「最大10%還元!」のカラクリ
広告でよく見る「最大10%還元」という文字。正直、ほとんど詐欺みたいなものだと思っています。
なぜか?その「最大」を実現するための条件を見てください:
某カードの「最大10%還元」の内訳:
- •基本還元:0.5%
- •特定のコンビニで:+4.5%(セブンイレブンのみ)
- •アプリ連携で:+1%(毎月エントリー必要)
- •前月1万円以上利用で:+0.5%
- •特定の日(毎月5のつく日):+2%
- •誕生日月:+1%
普通に使ったら?せいぜい1〜2%です。
よくある還元率の罠 5選
罠1:「〜で最大○%」の「〜で」
「楽天市場で最大16%」 「セブン-イレブンで最大10%」
この「〜で」が曲者。その店以外では基本還元率に戻ります。
対策:自分が本当によく使う店での還元率を確認
罠2:ポイント付与の上限
「還元率2%」と書いてあっても、月間5,000ポイントまでみたいな上限があることが多い。

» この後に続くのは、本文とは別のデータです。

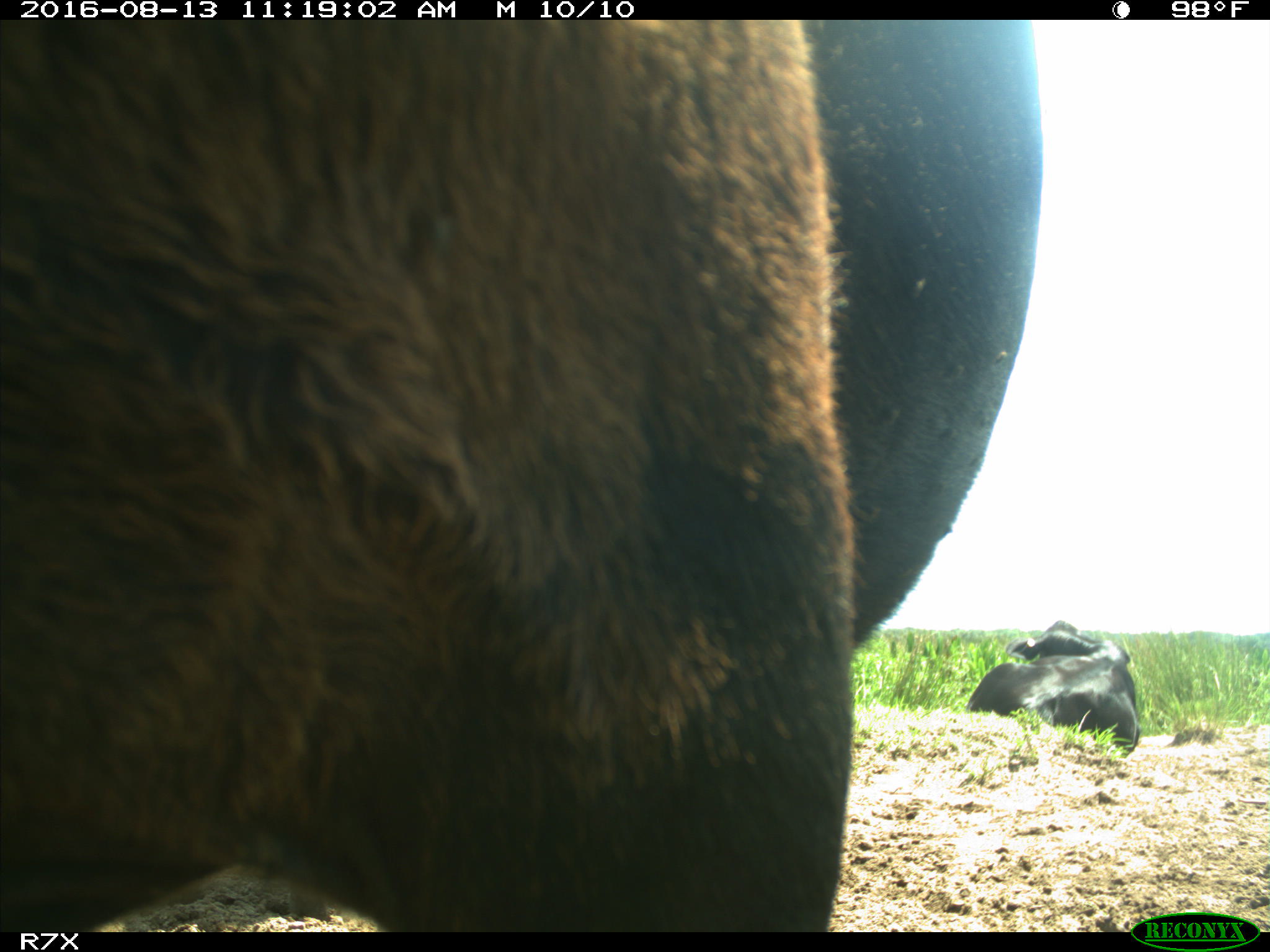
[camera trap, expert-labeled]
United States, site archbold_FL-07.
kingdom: Animalia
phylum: Chordata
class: Mammalia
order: Artiodactyla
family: Bovidae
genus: Bos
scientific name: Bos taurus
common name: domestic cow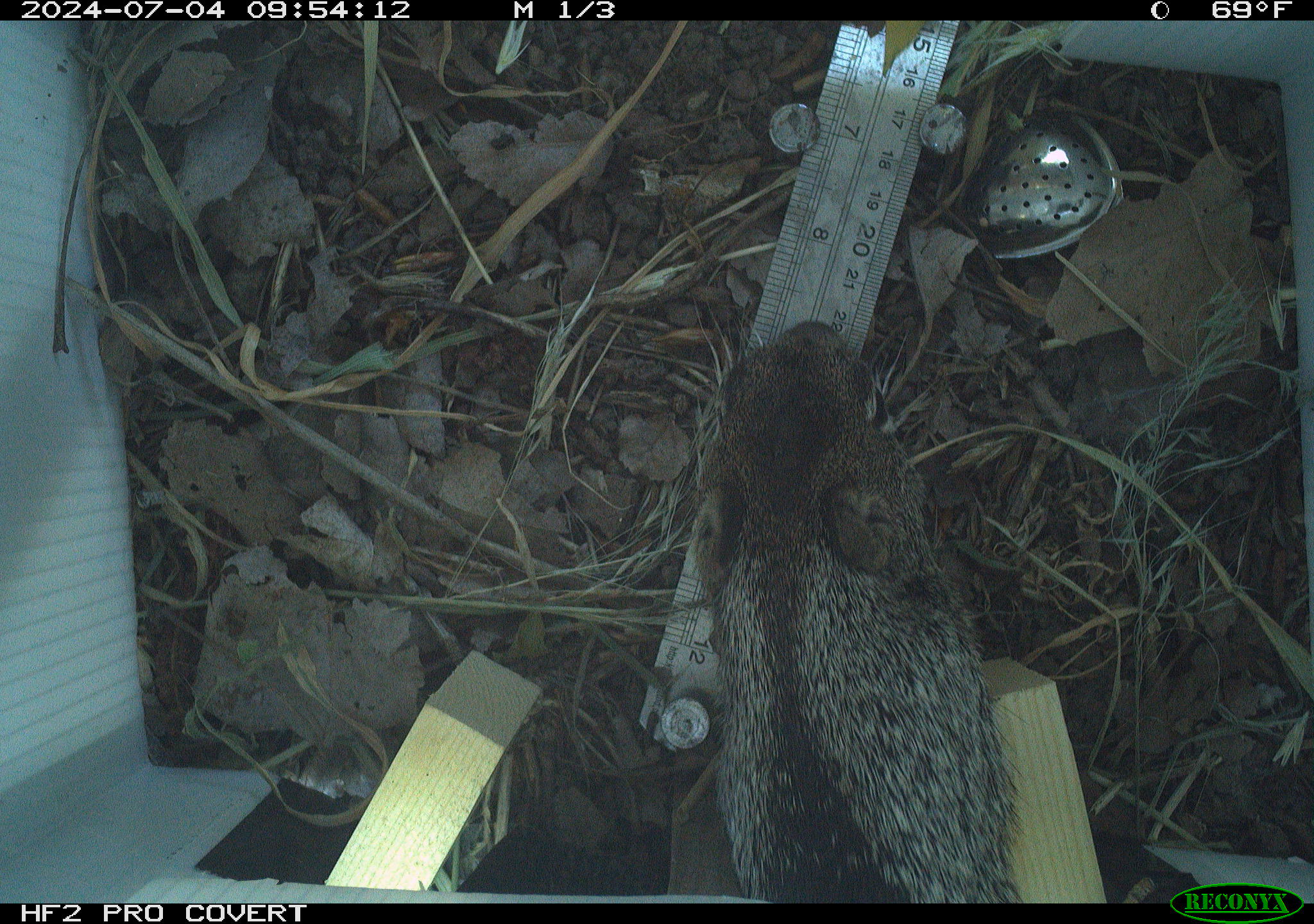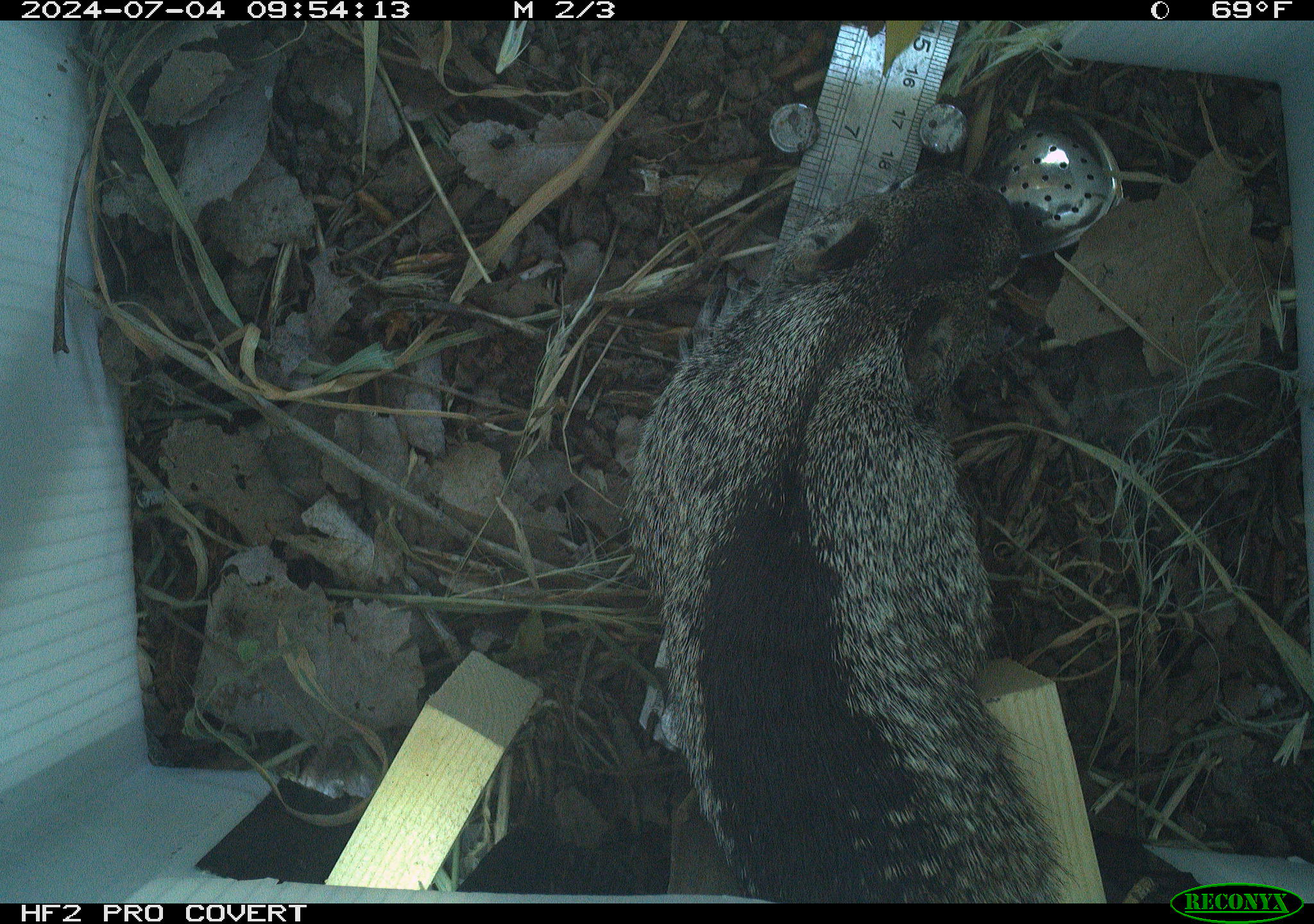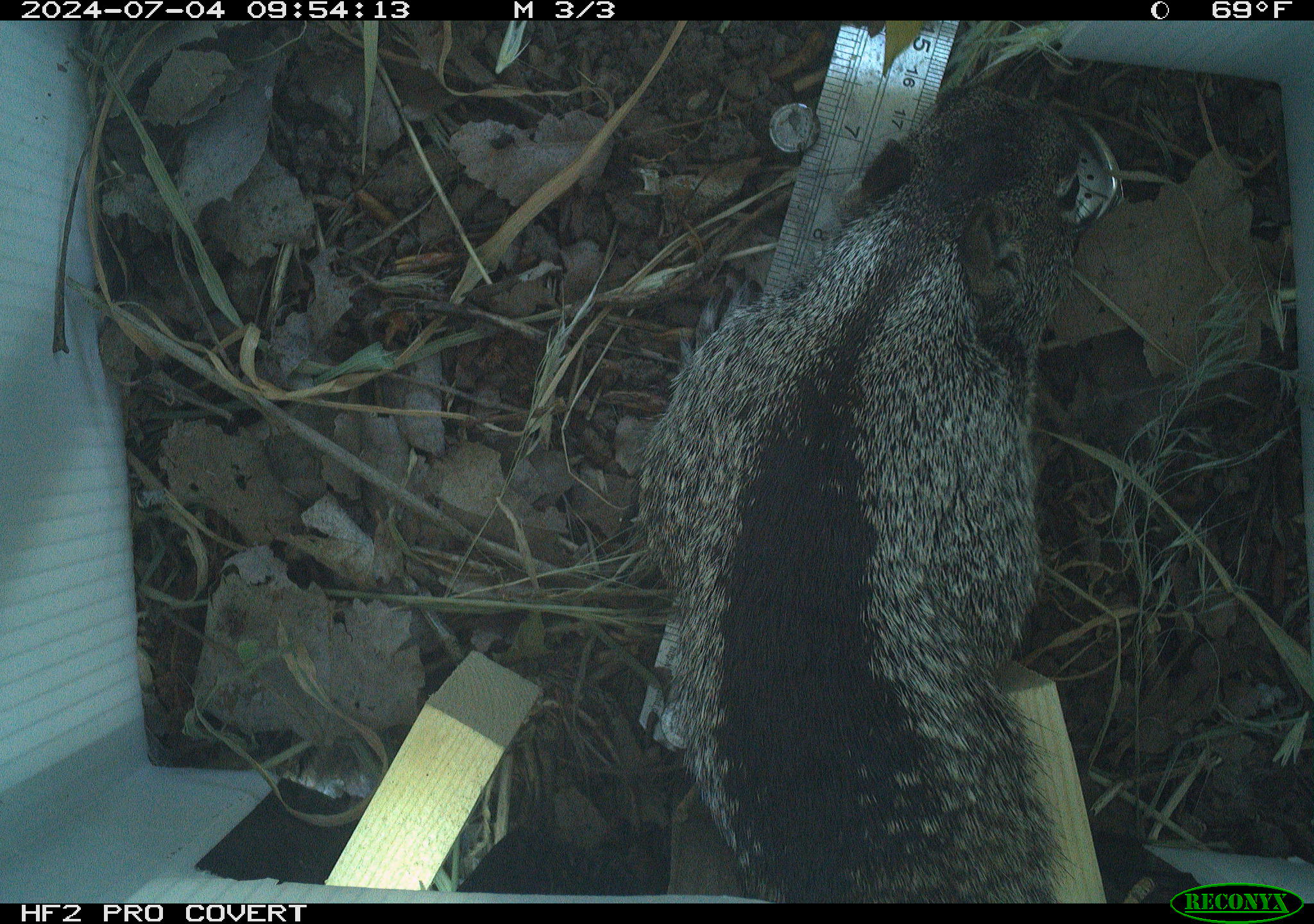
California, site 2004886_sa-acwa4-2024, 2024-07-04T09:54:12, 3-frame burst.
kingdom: Animalia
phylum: Chordata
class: Mammalia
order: Rodentia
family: Sciuridae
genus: Otospermophilus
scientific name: Otospermophilus beecheyi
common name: california ground squirrel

月25万円以上使う人は、上限に達してそれ以上は還元率0%になります。
対策:ポイント付与上限を必ず確認
罠3:ポイントの使いにくさ
「1%還元」でも、そのポイントが1ポイント=0.5円でしか使えなかったら?
実質還元率は0.5%です。
特に注意なのが:
- •独自ポイント(使い道が限定的)
- •交換レートが悪いポイント
- •有効期限が短いポイント
対策:ポイントの使い道と交換レートを確認
罠4:年会費との損益分岐点
「還元率1.5%」のゴールドカード、年会費11,000円。
損益分岐点の計算:
- •年会費無料カード(1%還元)との差:0.5%
- •11,000円 ÷ 0.5% = 220万円
年間220万円使わないと、年会費無料カードの方が得。
罠5:条件付き還元率
「前年度100万円以上利用で翌年2%」
これ、初年度は通常還元率ってことです。しかも100万円使えなかった年は翌年も通常還元率に戻る。
本当にお得なカードの見分け方
チェックポイント1:基本還元率を見る
「最大○%」ではなく「基本還元率」を比較。
| カード | 基本還元率 |
|---|---|
| 楽天カード | 1.0% |
| JCBカード W | 1.0% |
| 三井住友カード(NL) | 0.5% |
| エポスカード | 0.5% |
基本還元率1%以上なら合格ライン。
チェックポイント2:自分の利用パターンとの相性
私の月間支出内訳:
- •スーパー:5万円
- •コンビニ:1万円
- •ネット通販:3万円
- •その他:3万円
この場合、「コンビニで10%還元」のカードより「どこでも1%還元」のカードの方が得。
計算してみましょう:
コンビニ特化カード: 1万円×10% + 11万円×0.5% = 1,000円 + 550円 = 1,550円
どこでも1%カード: 12万円×1% = 1,200円
あれ?この場合は特化カードの方が得ですね。
でも、コンビニ利用が月5,000円だったら?
5,000円×10% + 11.5万円×0.5% = 500円 + 575円 = 1,075円 12万円×1% = 1,200円
逆転します。自分の利用パターンで計算することが大事。
チェックポイント3:年会費を含めた実質還元率
計算式: (年間獲得ポイント - 年会費) ÷ 年間利用額 × 100 = 実質還元率
例)年間100万円利用、年会費11,000円、還元率1.5%の場合 (15,000円 - 11,000円) ÷ 100万円 × 100 = 0.4%
年会費無料で還元率1%のカードの方が2.5倍お得という結論に。
私のおすすめ:「使い分け」戦略
正解は、1枚に絞らないこと。
私の使い分け例:
- •メインカード:楽天カード(どこでも1%)
- •コンビニ専用:三井住友カード(NL)
- •旅行・優待:エポスカード
年会費無料カードを複数持って、場面で使い分けるのが最も効率的です。
まとめ:還元率の数字に騙されるな
- 1.「最大」の条件を確認する
- 2.基本還元率で比較する
- 3.自分の利用パターンで計算する
- 4.年会費込みで考える
- 5.複数カードの使い分けが最強
派手な数字に惑わされず、自分に合ったカードを選んでください。